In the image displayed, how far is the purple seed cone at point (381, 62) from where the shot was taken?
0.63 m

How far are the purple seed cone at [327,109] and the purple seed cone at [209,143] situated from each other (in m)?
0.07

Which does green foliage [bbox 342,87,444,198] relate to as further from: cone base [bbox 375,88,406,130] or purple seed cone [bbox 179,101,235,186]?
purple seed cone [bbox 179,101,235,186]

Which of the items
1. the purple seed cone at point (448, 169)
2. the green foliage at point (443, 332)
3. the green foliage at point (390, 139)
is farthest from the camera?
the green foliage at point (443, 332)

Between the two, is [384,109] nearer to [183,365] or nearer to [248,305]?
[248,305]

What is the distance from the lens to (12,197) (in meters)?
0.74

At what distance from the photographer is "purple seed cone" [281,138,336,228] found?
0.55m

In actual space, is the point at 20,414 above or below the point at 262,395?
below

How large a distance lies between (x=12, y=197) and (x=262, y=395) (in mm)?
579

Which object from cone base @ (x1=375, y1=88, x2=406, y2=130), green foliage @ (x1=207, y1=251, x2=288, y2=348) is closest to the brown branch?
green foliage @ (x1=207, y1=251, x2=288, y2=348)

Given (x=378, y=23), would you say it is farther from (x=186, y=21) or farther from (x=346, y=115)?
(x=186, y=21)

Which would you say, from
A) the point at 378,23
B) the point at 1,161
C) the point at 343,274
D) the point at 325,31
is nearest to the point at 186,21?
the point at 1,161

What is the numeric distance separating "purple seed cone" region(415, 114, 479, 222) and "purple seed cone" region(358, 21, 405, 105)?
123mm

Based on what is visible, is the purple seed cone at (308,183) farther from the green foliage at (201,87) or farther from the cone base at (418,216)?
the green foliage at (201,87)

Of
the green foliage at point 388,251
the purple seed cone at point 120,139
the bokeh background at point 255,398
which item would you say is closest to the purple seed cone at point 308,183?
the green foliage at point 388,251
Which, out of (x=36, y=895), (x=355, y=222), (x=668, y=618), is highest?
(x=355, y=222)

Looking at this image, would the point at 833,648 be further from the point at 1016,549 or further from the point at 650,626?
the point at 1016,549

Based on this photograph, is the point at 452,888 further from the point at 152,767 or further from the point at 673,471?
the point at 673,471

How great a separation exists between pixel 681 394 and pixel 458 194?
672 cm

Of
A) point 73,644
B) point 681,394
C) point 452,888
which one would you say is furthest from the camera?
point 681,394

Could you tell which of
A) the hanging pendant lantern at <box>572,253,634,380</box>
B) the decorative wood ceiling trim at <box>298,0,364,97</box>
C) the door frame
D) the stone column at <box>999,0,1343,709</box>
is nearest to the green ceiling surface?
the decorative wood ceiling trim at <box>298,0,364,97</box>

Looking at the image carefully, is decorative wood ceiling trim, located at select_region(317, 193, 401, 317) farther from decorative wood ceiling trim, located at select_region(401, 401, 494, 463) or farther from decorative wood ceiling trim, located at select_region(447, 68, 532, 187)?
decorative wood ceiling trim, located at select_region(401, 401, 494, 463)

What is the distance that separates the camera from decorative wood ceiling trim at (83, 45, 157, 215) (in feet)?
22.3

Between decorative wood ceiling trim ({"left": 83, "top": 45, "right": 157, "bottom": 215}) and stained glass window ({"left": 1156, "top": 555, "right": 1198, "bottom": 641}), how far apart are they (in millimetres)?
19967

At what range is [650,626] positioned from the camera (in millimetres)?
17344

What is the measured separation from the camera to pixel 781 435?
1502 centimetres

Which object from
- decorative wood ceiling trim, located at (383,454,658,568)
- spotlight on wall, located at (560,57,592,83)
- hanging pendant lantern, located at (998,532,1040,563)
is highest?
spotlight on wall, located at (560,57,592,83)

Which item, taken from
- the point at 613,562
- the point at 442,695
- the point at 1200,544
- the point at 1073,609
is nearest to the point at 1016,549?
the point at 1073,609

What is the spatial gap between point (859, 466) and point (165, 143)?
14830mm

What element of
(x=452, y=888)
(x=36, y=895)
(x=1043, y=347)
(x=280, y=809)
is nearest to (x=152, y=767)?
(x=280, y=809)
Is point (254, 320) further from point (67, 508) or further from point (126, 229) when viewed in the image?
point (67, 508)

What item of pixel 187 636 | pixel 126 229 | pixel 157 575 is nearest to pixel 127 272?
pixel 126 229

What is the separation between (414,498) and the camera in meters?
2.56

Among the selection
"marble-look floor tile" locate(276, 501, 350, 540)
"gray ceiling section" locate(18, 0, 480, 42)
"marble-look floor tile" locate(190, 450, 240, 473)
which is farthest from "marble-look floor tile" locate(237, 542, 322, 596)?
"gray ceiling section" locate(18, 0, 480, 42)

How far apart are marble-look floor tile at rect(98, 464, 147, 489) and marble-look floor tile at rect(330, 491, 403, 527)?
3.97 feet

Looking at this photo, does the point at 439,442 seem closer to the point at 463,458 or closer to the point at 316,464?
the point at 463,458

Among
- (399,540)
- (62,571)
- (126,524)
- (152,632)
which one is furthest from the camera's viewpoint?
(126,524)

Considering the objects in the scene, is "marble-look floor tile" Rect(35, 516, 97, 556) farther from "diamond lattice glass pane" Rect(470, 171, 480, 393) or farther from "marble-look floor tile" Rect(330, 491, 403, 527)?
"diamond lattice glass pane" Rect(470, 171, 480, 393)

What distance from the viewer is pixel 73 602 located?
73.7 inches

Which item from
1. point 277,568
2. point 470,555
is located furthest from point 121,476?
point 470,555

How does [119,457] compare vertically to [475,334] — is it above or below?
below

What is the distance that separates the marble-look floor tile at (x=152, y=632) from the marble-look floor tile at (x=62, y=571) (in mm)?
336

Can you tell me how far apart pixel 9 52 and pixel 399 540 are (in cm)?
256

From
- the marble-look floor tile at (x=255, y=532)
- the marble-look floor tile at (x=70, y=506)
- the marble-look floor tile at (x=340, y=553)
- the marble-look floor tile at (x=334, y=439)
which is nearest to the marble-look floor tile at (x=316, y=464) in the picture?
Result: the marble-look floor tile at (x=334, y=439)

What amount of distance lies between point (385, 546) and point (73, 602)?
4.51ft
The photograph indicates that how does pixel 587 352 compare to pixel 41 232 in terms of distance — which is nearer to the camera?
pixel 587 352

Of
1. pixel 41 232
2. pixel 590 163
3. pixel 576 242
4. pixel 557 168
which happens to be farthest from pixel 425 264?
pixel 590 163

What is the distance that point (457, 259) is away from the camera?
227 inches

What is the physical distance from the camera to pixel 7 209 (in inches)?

▶ **What is being asked**: Your task is to quote all of the data word for word.

▶ **Answer to this task**:
In the image displayed, how far is the purple seed cone at point (381, 62) from where the shot was taken?
0.63 m

How far are the purple seed cone at [327,109] and the purple seed cone at [209,143] situated from each other (in m)?
0.07

Which does green foliage [bbox 342,87,444,198] relate to as further from: cone base [bbox 375,88,406,130] or purple seed cone [bbox 179,101,235,186]?
purple seed cone [bbox 179,101,235,186]

Which of the items
1. the purple seed cone at point (448, 169)
2. the green foliage at point (443, 332)
3. the green foliage at point (390, 139)
is farthest from the camera?
the green foliage at point (443, 332)

Between the two, is [384,109] nearer to [183,365] or nearer to [248,305]?
[248,305]

What is the distance from the lens to (12,197) (in meters)?
0.74

At what distance from the photographer is "purple seed cone" [281,138,336,228] found?
0.55m

In actual space, is the point at 20,414 above or below the point at 262,395?
below

How large a distance lies between (x=12, y=197) and (x=262, y=395) (in mm)?
579

Which object from cone base @ (x1=375, y1=88, x2=406, y2=130), green foliage @ (x1=207, y1=251, x2=288, y2=348) is closest to the brown branch?
green foliage @ (x1=207, y1=251, x2=288, y2=348)

Given (x=378, y=23), would you say it is farther from (x=186, y=21) or farther from (x=346, y=115)?
(x=186, y=21)

Which would you say, from
A) the point at 378,23
B) the point at 1,161
C) the point at 343,274
D) the point at 325,31
is nearest to the point at 186,21?
the point at 1,161

What is the numeric distance separating "purple seed cone" region(415, 114, 479, 222) and "purple seed cone" region(358, 21, 405, 105)?
123mm

Based on what is visible, is the purple seed cone at (308,183) farther from the green foliage at (201,87) or farther from the cone base at (418,216)?
the green foliage at (201,87)

Of
the green foliage at point 388,251
the purple seed cone at point 120,139
the bokeh background at point 255,398
which item would you say is closest to the purple seed cone at point 308,183?
the green foliage at point 388,251
Which, out of (x=36, y=895), (x=355, y=222), (x=668, y=618), is highest?
(x=355, y=222)

Looking at this image, would the point at 833,648 be further from the point at 1016,549 or further from the point at 650,626?
the point at 1016,549

Based on this photograph, is the point at 452,888 further from the point at 152,767 or further from the point at 673,471?
the point at 673,471

How great a separation exists between pixel 681 394 and pixel 458 194?
672 cm

Of
A) point 73,644
B) point 681,394
C) point 452,888
which one would you say is furthest from the camera?
point 681,394

Could you tell which of
A) the hanging pendant lantern at <box>572,253,634,380</box>
B) the decorative wood ceiling trim at <box>298,0,364,97</box>
C) the door frame
D) the stone column at <box>999,0,1343,709</box>
is nearest to the green ceiling surface?
the decorative wood ceiling trim at <box>298,0,364,97</box>

Looking at the image carefully, is decorative wood ceiling trim, located at select_region(317, 193, 401, 317) farther from decorative wood ceiling trim, located at select_region(401, 401, 494, 463) or farther from decorative wood ceiling trim, located at select_region(447, 68, 532, 187)?
decorative wood ceiling trim, located at select_region(401, 401, 494, 463)

What is the distance that separates the camera from decorative wood ceiling trim at (83, 45, 157, 215) (in feet)?
22.3

Between decorative wood ceiling trim ({"left": 83, "top": 45, "right": 157, "bottom": 215}) and stained glass window ({"left": 1156, "top": 555, "right": 1198, "bottom": 641}), how far apart are they (in millimetres)?
19967

At what range is [650,626] positioned from the camera (in millimetres)?
17344

What is the measured separation from the camera to pixel 781 435?
1502 centimetres

Which object from
- decorative wood ceiling trim, located at (383,454,658,568)
- spotlight on wall, located at (560,57,592,83)
- hanging pendant lantern, located at (998,532,1040,563)
is highest?
spotlight on wall, located at (560,57,592,83)

Which item, taken from
- the point at 613,562
- the point at 442,695
- the point at 1200,544
- the point at 1073,609
is nearest to the point at 1016,549?
the point at 1073,609

What is the spatial gap between point (859, 466) and point (165, 143)?
14830mm

What element of
(x=452, y=888)
(x=36, y=895)
(x=1043, y=347)
(x=280, y=809)
is nearest to (x=152, y=767)?
(x=280, y=809)
Is point (254, 320) further from point (67, 508) or further from point (126, 229) when viewed in the image?
point (67, 508)

What item of pixel 187 636 | pixel 126 229 | pixel 157 575 is nearest to pixel 127 272?
pixel 126 229

What is the separation between (414,498) and the camera in meters?
2.56

Among the selection
"marble-look floor tile" locate(276, 501, 350, 540)
"gray ceiling section" locate(18, 0, 480, 42)
"marble-look floor tile" locate(190, 450, 240, 473)
which is farthest from "marble-look floor tile" locate(237, 542, 322, 596)?
"gray ceiling section" locate(18, 0, 480, 42)

How far apart are marble-look floor tile at rect(98, 464, 147, 489) and marble-look floor tile at rect(330, 491, 403, 527)?
3.97 feet

Looking at this photo, does the point at 439,442 seem closer to the point at 463,458 or closer to the point at 316,464?
the point at 463,458

Among
- (399,540)
- (62,571)
- (126,524)
- (152,632)
which one is furthest from the camera's viewpoint?
(126,524)

Considering the objects in the scene, is "marble-look floor tile" Rect(35, 516, 97, 556) farther from "diamond lattice glass pane" Rect(470, 171, 480, 393) or farther from "marble-look floor tile" Rect(330, 491, 403, 527)?
"diamond lattice glass pane" Rect(470, 171, 480, 393)

What distance from the viewer is pixel 73 602 located?
73.7 inches

Which item from
1. point 277,568
2. point 470,555
is located furthest from point 121,476?
point 470,555

How does [119,457] compare vertically to [475,334] — is it above or below?
below

What is the distance that separates the marble-look floor tile at (x=152, y=632) from the marble-look floor tile at (x=62, y=571) (in mm)?
336

Can you tell me how far apart pixel 9 52 and pixel 399 540 are (in cm)?
256

From
- the marble-look floor tile at (x=255, y=532)
- the marble-look floor tile at (x=70, y=506)
- the marble-look floor tile at (x=340, y=553)
- the marble-look floor tile at (x=334, y=439)
which is nearest to the marble-look floor tile at (x=316, y=464) in the picture?
Result: the marble-look floor tile at (x=334, y=439)

What amount of distance lies between point (385, 546) and point (73, 602)?
4.51ft
The photograph indicates that how does pixel 587 352 compare to pixel 41 232 in terms of distance — which is nearer to the camera?
pixel 587 352

Of
1. pixel 41 232
2. pixel 590 163
3. pixel 576 242
4. pixel 557 168
which happens to be farthest from pixel 425 264?
pixel 590 163

What is the distance that point (457, 259) is away from the camera?
227 inches

What is the physical distance from the camera to pixel 7 209 (in inches)?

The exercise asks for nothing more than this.